DATA SHOWN Start Marker

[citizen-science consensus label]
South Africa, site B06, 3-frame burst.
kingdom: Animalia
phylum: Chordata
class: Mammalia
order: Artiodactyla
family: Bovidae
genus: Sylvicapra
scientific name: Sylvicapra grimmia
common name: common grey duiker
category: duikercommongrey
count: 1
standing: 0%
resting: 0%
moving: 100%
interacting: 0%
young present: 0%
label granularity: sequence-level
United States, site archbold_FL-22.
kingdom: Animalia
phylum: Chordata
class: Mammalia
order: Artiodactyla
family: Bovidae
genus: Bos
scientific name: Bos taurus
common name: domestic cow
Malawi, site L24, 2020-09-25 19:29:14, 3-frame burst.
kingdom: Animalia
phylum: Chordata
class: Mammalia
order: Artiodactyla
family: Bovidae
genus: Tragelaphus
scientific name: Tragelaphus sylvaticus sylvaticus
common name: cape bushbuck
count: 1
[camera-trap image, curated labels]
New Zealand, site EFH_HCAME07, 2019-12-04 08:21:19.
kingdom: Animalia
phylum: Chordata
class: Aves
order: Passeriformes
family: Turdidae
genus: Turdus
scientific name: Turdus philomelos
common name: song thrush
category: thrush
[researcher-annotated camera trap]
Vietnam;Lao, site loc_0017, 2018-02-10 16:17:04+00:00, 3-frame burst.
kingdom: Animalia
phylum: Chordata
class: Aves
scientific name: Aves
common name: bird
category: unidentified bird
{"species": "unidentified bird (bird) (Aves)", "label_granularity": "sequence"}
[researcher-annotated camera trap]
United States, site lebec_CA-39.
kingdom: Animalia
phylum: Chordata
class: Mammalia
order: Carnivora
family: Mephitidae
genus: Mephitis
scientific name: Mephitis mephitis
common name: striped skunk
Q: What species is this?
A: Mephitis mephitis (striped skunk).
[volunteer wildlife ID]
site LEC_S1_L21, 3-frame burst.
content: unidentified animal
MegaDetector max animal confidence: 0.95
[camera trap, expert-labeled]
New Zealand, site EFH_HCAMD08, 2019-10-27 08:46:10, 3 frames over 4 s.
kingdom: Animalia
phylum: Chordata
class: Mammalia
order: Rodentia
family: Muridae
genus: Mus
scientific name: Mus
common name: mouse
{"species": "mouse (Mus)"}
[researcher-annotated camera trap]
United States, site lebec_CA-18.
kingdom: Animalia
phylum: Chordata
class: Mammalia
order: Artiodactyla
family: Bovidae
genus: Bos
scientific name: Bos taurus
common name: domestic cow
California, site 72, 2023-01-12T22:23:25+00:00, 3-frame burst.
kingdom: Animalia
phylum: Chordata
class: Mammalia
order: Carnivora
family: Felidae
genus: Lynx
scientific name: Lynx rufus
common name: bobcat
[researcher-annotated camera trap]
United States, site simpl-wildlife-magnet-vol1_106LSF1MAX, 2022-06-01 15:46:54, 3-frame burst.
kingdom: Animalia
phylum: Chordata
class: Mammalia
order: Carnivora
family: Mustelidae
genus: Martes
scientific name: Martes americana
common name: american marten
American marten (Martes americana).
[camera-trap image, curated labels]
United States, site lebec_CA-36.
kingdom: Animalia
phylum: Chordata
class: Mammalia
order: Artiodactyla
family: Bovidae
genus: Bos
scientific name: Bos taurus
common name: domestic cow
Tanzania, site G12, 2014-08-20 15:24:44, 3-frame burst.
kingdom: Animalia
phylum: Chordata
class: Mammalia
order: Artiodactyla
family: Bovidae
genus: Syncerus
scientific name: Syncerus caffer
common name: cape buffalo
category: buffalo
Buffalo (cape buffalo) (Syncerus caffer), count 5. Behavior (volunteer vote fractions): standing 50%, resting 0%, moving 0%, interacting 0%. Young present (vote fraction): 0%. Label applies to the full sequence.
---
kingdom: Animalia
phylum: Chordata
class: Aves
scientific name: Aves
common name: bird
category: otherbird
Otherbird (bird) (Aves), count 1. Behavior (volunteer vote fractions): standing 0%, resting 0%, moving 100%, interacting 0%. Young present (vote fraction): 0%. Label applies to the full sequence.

DATA SHOWN End Marker

* YOUR INSTRUCTIONS *
Return a word-for-word copy of the lines above from the one holding "label granularity: sequence-level" through the one holding "genus: Turdus", with both of them included and nothing besides.

* ANSWER SPACE *
label granularity: sequence-level
United States, site archbold_FL-22.
kingdom: Animalia
phylum: Chordata
class: Mammalia
order: Artiodactyla
family: Bovidae
genus: Bos
scientific name: Bos taurus
common name: domestic cow
Malawi, site L24, 2020-09-25 19:29:14, 3-frame burst.
kingdom: Animalia
phylum: Chordata
class: Mammalia
order: Artiodactyla
family: Bovidae
genus: Tragelaphus
scientific name: Tragelaphus sylvaticus sylvaticus
common name: cape bushbuck
count: 1
[camera-trap image, curated labels]
New Zealand, site EFH_HCAME07, 2019-12-04 08:21:19.
kingdom: Animalia
phylum: Chordata
class: Aves
order: Passeriformes
family: Turdidae
genus: Turdus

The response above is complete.